Possible pathways for methylation and oxidative demethylation of cytosine (DNMT: DNA methyltransferases; TET: ten‐eleven translocation enzymes; BER: base excision repair).

Results and Discussion

For selected aldehydes carrying aromatic substituents (Scheme 2) the relevant equilibrium data for the hydration reaction has been collected in Table 1. We also include formaldehyde (6) and acetaldehyde (7) here as two well studied small reference systems. Benzaldehyde (8) was employed as a prototype for aldehydes carrying aromatic substituents to verify the measurement strategy. 1‐Methyl‐5‐formyluracil (13 b), 5‐formyluracil (13 a), 5‐formylcytosine (4 a) and 1‐methyl‐5‐formylcytosine (4 b) have been synthesized and purified following modified procedures as described below. These model nucleobases retain the essential functionality of nucleotides while facilitating quantitative experimental and theoretical studies. ^[42]

Scheme 2.

Structures of aldehydes studied in this work.

Table 1.

Equilibrium constants for the hydration of selected aldehydes (p_ for the protonated form).

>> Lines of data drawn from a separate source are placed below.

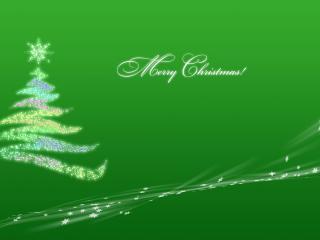 обои Merry Ghristmas фото
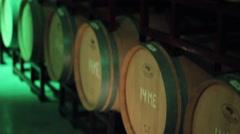 Racks of Wine Barrels Stock Footage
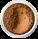 bareMinerals Matte SPF15 Foundation 6g 24 - Neutral Dark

System	Kw	K	T [°C]	ΔG (exp) [kJ/mol]	Ref.
6	2.29×103	41.2	25	−9.2	[42]
	1.8×103	32.43	20	−8.5	[43]
7	1.06	0.0191	25	+9.8	[44]
	1.08	0.0194	25	+9.8	[45]
	1.50	0.0270	25	+8.9	[46]
8	0.011	0.98×10−3	25	+21.1	[47]
	9.67×10−3	1.74×10−4	22	+21.3	this study
9	0.25±0.1	4.50×10−3	25	+13.4	[48]
10	0.115	2.07×10−3	20	+15.1	[49]
p_10	5.1	0.920	25	+5.9	[49]
11	0.66	0.012	25	+11.0	[46]
p_11	199	3.58	25	−3.2	[50]
4 a	2.25×10−3	4.05×10−5	22	>+24.8[c]	this study
	6.75×10−4	1.22×10−5	22	<+27.8[h]	this study
4 b[c,d]	<4.50×10−4	<8.11×10−6	22	>+28.8	this study
p_4 b[a,b]	0.005	9.72×10−5	22	+22.7	this study
	0.005	9.10×10−5	30	+22.7	[14]
4 c[c]	<4.40×10−4	<7.93×10−6	22	> +28.8	this study
p_4 c[e]	0.007	1.23×10−4	22	+22.1	this study
12 b[f]	0.25	0.0045	22	+13.3	[51]
13 a[g]	0.016	2.94×10−4	22	+20.0	this study
13 b[g]	0.013	2.42×10−4	22	+20.5	this study

[a] Protonated 4 b. [b] pH=2. [c] Derived from limit of detection (LOD, see Supporting Information, section S.5). [d] pH=7.7. [e] pH=2.6. [f] Presumably under neutral pH conditions. [g] pH=5.9. [h] Derived from limit of quantification (LOQ, see Supporting Information, section S.5).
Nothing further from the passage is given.